*Exercise description*: Report only how many lines of the records contain the word "Apartamento".

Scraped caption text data
+--

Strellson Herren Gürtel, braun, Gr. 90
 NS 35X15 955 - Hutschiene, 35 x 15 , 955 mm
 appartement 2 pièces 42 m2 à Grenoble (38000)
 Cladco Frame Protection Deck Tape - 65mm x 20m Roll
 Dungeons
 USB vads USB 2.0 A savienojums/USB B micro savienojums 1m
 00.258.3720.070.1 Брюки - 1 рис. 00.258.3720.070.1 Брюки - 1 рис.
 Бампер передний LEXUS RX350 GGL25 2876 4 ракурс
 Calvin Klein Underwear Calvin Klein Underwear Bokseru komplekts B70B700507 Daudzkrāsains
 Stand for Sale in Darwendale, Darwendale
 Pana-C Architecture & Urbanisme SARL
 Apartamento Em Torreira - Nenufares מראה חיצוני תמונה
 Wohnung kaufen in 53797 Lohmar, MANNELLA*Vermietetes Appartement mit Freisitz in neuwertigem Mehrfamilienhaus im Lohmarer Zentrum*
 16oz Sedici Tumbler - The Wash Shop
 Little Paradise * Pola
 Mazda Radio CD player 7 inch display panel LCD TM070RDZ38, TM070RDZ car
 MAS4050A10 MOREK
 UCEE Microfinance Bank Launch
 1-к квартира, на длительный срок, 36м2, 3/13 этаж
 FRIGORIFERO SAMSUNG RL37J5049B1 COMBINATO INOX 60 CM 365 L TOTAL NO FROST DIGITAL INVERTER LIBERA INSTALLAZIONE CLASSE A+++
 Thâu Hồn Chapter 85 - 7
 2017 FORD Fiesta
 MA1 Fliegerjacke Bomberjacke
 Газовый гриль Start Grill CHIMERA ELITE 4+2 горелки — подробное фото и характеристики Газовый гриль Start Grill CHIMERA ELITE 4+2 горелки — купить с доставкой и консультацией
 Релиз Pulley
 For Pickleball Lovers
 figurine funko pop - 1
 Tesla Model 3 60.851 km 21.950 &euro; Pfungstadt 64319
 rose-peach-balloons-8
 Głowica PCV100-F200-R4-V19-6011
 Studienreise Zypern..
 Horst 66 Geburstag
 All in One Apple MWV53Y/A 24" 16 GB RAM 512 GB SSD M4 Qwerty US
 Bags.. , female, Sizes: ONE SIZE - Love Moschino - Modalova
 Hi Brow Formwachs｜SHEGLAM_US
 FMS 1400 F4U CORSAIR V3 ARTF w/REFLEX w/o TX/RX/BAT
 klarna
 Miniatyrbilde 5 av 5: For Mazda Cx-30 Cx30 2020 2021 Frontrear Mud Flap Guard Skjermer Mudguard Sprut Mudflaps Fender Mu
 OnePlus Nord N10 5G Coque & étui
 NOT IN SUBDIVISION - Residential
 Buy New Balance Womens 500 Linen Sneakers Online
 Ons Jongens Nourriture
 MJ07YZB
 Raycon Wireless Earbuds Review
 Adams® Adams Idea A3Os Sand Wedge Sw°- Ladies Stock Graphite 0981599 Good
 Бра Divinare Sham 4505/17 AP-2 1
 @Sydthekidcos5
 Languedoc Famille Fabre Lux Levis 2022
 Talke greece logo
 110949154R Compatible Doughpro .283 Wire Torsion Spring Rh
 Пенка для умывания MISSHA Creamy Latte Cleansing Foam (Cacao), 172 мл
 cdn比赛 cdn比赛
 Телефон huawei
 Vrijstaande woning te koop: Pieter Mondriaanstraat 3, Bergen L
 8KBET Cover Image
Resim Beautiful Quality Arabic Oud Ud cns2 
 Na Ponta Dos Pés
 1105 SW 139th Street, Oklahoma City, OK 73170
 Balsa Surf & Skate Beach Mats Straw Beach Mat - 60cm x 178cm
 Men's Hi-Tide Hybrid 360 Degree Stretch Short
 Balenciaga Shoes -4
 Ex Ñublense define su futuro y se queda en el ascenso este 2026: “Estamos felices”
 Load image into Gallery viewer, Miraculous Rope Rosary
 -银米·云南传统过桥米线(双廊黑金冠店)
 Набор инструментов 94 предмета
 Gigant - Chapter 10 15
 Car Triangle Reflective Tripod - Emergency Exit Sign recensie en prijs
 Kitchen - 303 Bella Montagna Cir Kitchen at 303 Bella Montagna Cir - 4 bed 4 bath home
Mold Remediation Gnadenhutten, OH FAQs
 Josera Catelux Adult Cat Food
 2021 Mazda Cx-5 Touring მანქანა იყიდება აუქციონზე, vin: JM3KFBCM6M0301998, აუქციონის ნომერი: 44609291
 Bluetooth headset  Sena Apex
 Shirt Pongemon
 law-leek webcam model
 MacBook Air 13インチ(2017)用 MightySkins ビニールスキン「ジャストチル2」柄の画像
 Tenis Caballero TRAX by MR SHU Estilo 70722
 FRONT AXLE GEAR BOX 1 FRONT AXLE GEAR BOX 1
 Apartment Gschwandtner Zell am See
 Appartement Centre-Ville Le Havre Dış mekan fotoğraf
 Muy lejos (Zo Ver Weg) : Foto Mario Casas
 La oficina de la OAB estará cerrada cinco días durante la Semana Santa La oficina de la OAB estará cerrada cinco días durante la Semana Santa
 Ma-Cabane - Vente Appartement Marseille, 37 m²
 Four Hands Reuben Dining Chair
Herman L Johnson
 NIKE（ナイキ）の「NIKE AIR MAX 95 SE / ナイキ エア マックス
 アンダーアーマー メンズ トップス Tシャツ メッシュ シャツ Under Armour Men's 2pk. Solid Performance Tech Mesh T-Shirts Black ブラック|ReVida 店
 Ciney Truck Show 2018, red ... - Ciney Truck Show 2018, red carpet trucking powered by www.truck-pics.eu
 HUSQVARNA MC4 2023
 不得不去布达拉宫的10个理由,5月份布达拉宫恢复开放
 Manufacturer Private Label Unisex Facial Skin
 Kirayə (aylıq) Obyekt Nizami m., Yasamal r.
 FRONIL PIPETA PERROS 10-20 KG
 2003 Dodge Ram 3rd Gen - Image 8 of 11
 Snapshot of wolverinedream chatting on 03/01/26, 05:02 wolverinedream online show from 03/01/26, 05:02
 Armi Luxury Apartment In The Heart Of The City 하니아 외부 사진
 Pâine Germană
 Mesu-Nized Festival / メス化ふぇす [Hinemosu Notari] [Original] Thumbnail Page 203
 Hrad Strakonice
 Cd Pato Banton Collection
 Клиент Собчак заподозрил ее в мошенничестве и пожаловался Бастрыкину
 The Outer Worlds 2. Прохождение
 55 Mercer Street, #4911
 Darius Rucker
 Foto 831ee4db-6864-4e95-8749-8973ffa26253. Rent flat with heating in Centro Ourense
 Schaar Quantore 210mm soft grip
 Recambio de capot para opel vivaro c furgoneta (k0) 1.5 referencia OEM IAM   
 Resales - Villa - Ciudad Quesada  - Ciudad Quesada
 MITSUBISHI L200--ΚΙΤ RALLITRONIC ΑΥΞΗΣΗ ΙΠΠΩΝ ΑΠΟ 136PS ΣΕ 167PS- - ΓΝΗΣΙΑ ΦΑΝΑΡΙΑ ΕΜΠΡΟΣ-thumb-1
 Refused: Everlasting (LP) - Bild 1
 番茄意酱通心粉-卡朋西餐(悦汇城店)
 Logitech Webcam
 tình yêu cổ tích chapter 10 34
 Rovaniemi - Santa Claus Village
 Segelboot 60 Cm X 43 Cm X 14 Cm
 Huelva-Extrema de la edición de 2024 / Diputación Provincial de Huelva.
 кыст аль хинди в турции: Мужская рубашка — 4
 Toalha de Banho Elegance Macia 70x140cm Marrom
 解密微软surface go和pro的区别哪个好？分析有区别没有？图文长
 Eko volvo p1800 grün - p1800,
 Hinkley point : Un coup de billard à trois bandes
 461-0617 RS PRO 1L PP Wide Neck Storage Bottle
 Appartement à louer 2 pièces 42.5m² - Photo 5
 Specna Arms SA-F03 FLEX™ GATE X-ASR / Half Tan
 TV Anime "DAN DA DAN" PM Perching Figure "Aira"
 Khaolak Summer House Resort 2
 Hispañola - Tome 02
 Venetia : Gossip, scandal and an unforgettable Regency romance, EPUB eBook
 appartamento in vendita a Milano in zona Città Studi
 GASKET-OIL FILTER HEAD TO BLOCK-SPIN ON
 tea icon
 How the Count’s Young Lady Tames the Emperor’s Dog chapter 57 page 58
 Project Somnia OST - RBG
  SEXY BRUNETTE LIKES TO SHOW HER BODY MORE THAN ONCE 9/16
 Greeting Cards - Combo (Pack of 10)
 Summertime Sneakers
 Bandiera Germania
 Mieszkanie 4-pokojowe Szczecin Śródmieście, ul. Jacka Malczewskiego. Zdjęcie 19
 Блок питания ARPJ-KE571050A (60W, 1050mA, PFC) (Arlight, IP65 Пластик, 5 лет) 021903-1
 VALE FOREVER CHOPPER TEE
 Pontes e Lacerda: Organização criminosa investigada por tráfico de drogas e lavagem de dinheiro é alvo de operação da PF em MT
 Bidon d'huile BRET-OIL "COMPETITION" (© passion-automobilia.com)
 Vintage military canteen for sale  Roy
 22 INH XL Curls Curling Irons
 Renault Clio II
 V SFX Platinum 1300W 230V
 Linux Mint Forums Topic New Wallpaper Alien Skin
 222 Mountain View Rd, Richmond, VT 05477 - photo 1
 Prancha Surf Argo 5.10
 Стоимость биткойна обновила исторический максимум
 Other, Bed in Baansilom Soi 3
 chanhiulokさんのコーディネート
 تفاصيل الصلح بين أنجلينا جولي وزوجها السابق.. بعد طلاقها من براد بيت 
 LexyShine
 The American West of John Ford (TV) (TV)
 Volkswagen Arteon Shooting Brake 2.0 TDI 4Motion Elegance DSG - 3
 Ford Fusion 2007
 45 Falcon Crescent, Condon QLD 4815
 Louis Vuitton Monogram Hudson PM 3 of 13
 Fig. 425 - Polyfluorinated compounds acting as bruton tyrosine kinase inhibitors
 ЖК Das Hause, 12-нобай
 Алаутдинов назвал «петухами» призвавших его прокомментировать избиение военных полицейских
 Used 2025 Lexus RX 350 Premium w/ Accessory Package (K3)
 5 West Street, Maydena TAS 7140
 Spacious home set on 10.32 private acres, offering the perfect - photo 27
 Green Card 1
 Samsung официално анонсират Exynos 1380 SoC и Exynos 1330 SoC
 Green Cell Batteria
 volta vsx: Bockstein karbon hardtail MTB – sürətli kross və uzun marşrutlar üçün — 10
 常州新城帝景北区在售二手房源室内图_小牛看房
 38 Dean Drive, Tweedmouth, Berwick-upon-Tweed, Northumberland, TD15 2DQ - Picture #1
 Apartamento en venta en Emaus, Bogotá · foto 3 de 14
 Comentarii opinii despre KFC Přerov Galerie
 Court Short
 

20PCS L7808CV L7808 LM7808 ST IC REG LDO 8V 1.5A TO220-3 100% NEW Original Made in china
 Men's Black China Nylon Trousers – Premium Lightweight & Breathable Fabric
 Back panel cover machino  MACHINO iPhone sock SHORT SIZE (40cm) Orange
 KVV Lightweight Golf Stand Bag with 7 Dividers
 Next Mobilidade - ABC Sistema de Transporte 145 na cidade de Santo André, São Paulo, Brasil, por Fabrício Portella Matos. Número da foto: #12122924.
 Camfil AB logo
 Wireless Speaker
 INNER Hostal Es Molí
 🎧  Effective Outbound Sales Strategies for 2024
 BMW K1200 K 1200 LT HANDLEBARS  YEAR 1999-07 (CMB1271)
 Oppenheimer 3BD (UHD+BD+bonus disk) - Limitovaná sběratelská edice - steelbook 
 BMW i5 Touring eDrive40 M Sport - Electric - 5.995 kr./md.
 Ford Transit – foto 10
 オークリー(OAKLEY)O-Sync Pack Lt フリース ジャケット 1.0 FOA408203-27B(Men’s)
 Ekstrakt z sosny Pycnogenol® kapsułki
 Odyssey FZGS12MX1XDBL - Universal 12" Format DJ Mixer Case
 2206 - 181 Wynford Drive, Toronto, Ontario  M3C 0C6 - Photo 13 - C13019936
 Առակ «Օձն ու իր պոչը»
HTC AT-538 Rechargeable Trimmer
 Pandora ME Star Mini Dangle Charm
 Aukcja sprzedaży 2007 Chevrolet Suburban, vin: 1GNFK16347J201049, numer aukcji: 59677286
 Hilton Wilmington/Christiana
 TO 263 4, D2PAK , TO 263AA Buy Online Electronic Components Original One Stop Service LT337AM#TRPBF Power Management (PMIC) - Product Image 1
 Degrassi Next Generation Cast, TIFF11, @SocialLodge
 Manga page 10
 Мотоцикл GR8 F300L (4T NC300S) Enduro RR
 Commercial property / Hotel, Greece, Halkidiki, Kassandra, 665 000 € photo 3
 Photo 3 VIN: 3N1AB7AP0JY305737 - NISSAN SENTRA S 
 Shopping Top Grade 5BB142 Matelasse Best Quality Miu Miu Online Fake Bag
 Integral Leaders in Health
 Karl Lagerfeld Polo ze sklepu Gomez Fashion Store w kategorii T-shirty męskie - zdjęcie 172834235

+--

*Task output*: 2